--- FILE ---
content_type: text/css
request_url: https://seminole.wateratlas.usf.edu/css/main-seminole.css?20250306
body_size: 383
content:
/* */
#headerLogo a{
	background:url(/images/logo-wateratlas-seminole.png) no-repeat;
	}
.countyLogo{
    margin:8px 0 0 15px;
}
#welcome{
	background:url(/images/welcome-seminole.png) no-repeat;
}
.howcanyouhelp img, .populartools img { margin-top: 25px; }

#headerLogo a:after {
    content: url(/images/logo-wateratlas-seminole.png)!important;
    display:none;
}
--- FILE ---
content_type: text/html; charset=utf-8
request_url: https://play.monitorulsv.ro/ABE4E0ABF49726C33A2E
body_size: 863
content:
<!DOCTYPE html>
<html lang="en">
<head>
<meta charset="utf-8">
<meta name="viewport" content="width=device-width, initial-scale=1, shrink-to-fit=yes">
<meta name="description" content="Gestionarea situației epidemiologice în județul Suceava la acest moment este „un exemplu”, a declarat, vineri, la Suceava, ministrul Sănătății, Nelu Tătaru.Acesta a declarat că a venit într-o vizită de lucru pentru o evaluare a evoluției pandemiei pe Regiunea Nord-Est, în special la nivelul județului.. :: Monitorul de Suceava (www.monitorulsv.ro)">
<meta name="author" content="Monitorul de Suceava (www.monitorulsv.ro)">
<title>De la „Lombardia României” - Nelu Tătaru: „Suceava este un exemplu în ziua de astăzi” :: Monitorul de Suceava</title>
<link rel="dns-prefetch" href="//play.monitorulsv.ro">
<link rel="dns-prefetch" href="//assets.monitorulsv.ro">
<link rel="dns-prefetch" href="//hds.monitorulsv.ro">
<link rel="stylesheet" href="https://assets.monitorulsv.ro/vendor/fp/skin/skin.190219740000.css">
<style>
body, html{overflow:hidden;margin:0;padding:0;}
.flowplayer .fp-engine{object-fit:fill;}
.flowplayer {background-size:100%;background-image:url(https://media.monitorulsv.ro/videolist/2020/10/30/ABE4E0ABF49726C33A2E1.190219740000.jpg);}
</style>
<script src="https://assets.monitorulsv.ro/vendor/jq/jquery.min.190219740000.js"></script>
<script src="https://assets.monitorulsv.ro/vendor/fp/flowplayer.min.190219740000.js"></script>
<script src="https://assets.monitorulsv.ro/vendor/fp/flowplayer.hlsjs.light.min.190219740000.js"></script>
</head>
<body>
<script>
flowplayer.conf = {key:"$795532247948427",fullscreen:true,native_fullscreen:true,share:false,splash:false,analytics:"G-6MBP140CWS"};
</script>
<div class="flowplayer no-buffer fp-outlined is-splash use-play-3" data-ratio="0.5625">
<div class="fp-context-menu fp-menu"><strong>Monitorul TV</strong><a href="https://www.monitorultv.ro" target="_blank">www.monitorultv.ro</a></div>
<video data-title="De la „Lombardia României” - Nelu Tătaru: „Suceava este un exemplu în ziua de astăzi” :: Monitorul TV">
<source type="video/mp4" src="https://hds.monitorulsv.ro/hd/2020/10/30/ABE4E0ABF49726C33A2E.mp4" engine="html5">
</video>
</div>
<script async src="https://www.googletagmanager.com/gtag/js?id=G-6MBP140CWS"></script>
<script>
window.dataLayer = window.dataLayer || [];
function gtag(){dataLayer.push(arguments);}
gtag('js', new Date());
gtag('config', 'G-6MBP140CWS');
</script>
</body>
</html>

—————

THE PROBLEM
Identify each line in the records above that contains the word "seminole", and copy it out in full.

ANSWER FOR THE TASK
request_url: https://seminole.wateratlas.usf.edu/css/main-seminole.css?20250306
	background:url(/images/logo-wateratlas-seminole.png) no-repeat;
	background:url(/images/welcome-seminole.png) no-repeat;
    content: url(/images/logo-wateratlas-seminole.png)!important;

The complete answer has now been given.